# Idea/thoughts



## Frustrated Man (Apr 2, 2012)

I know I am a newbie here. But one common thread seems to be sexual frusration. Both male and female. I am one. Could we start a sticky with frustrated male and frustrated females connecting? Or is this taboo?


----------



## PBear (Nov 16, 2010)

"Connecting" how?

I suspect its a bad idea, given the CWI forum, and how many affairs start relatively innocently. 

C
_Posted via Mobile Device_


----------



## Browncoat (Mar 25, 2012)

Yeah part of the beauty of this forum is that it's anonymous.

The other part is that you don't have to worry about you or your spouse being tempted to cheat.


----------



## endlessgrief (Feb 19, 2012)

This site and most of its members are highly against cheating of any kind. You will not find what you are looking for here. 

Perhaps those sites that hook up married people for affairs is more to your taste.


----------



## unbelievable (Aug 20, 2010)

If a person wanted to find a healthy mate, would it make sense to go to a hospital and pick among the wounded and sick?


----------



## LadyFrog (Feb 27, 2012)

Frustrated Man said:


> I know I am a newbie here. But one common thread seems to be sexual frusration. Both male and female. I am one. Could we start a sticky with frustrated male and frustrated females connecting? Or is this taboo?



There is a link somewhere on this site about boundries on TAM. Might be a good read for you.


----------



## Frustrated Man (Apr 2, 2012)

LadyFrogFlyAway said:


> There is a link somewhere on this site about boundries on TAM. Might be a good read for you.


 Thanks. Bad idea on my part. Thinking out loud. Sometimes I speak witout thinking things thru. And sometimes I post the same.
Mods, feel free to delete.
And I apologize to anyone offended by post. My bad.


----------



## humanbecoming (Mar 14, 2012)

Frustrated Man said:


> I know I am a newbie here.

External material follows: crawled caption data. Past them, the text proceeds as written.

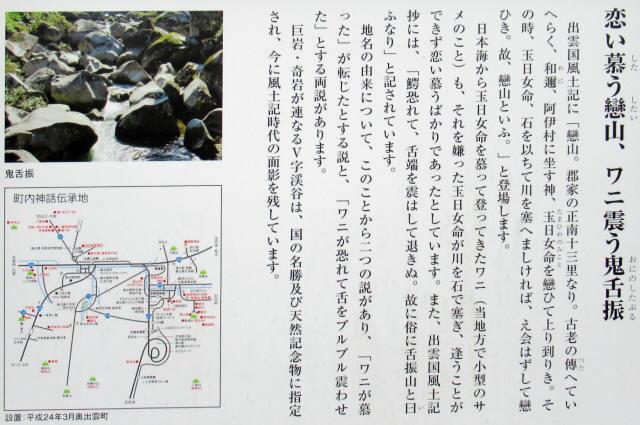 """舌震の""""恋""""吊り橋0"""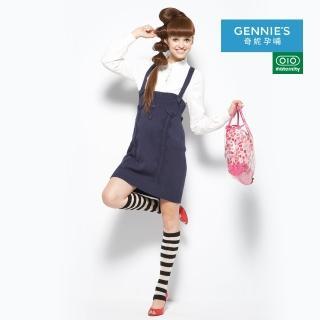 【Gennies 奇妮】010系列-素色針織吊帶裙(藍/灰TST01)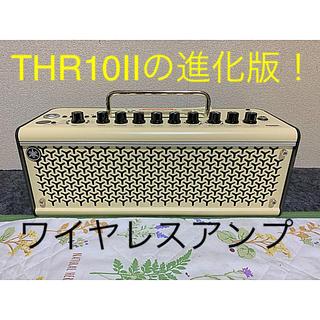 ヤマハ(ヤマハ)のYAMAHA THR10-Ⅱ Wireless ギターアンプ(ギターアンプ)
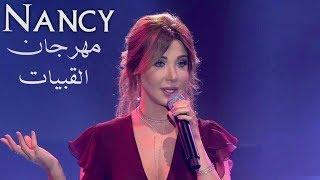 Nancy Ajram Kobayat Festival 2018 حفلة نانسي عجرم مهرجان القبيات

But one common thread seems to be sexual frusration. Both male and female. I am one. Could we start a sticky with frustrated male and frustrated females connecting? Or is this taboo?


Actually, and I don't know if anyone else has been here, but for me the infidelity section was a real wake up. I'm one of those complaining spouses with a now-you-see-it, now-you-dont sex life. I really was to the point where I thought finding a friends with benefits was what I needed to do. I figured I could keep it hidden, not hurt her or my family life, yet have my needs meet, and end the constant arguments we had about sex.

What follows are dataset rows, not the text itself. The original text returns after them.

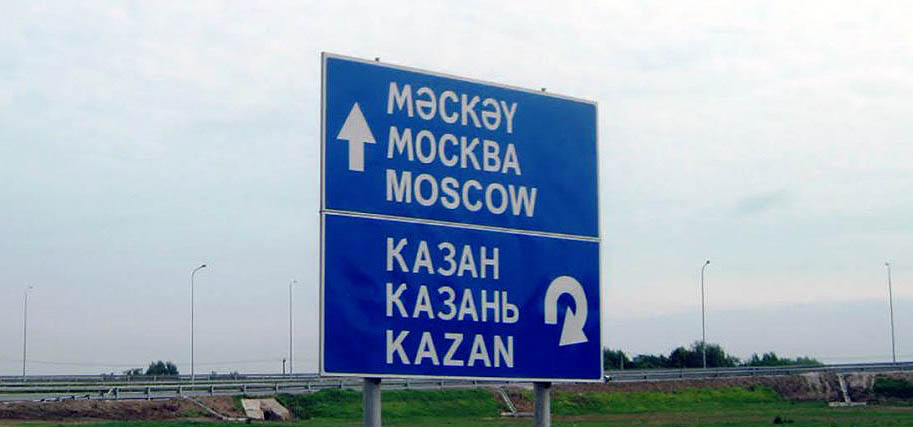 Москва-Казань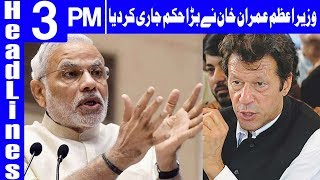 PM Imran Reacts Angrily To Arrogant Indian Response| Headlines 3 PM | 22 September 2018 | Dunya News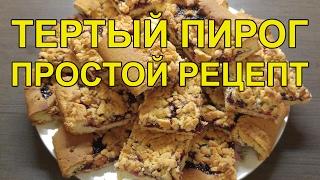Тертый пирог с вареньем из черной смородины | Пошаговый рецепт пирога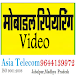 Mobile Repairing Video by Devratn Agrawal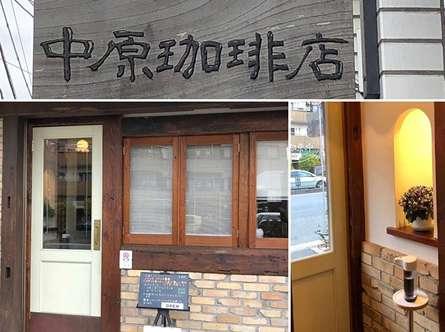 中原珈琲店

Reading the infidelity section really opened my eyes. When I found this site, I read through the story of a user named shamwow. Every one of the 100+ pages. Even though it was his wife that cheated on him, not him on his wife, I really realized that you can't keep it a secret. It's gonna come out. I didn't want to hurt my wife like his hurt him.


----------



## Cee Paul (Apr 11, 2012)

Browncoat said:


> Yeah part of the beauty of this forum is that it's anonymous.
> 
> The other part is that you don't have to worry about you or your spouse being tempted to cheat.


I keep things incognito on here being that it's a very large/national site, and my wife and I both know several other couples having marital problems or going through a divorce, and that's all I need is for one of them to be a member & see clearly who I am and spill the beans to her. Then it would be ME in the divorce chair for sure!


----------



## PBear (Nov 16, 2010)

Frustrated Man said:


> Thanks. Bad idea on my part. Thinking out loud. Sometimes I speak witout thinking things thru. And sometimes I post the same.
> Mods, feel free to delete.
> And I apologize to anyone offended by post. My bad.


I doubt anyone was really offended. In some ways, it makes sense, as you can find people you have something in common with. But there's lots of other sites if you're looking for someone anyway.

EDIT: and by that, I meant for people who were free to pursue a relationship! Not encouraging married people who are frustrated to find a partner! 
C
_Posted via Mobile Device_


----------



## Browncoat (Mar 25, 2012)

Cee Paul said:


> I keep things incognito on here being that it's a very large/national site, and my wife and I both know several other couples having marital problems or going through a divorce, and that's all I need is for one of them to be a member & see clearly who I am and spill the beans to her. Then it would be ME in the divorce chair for sure!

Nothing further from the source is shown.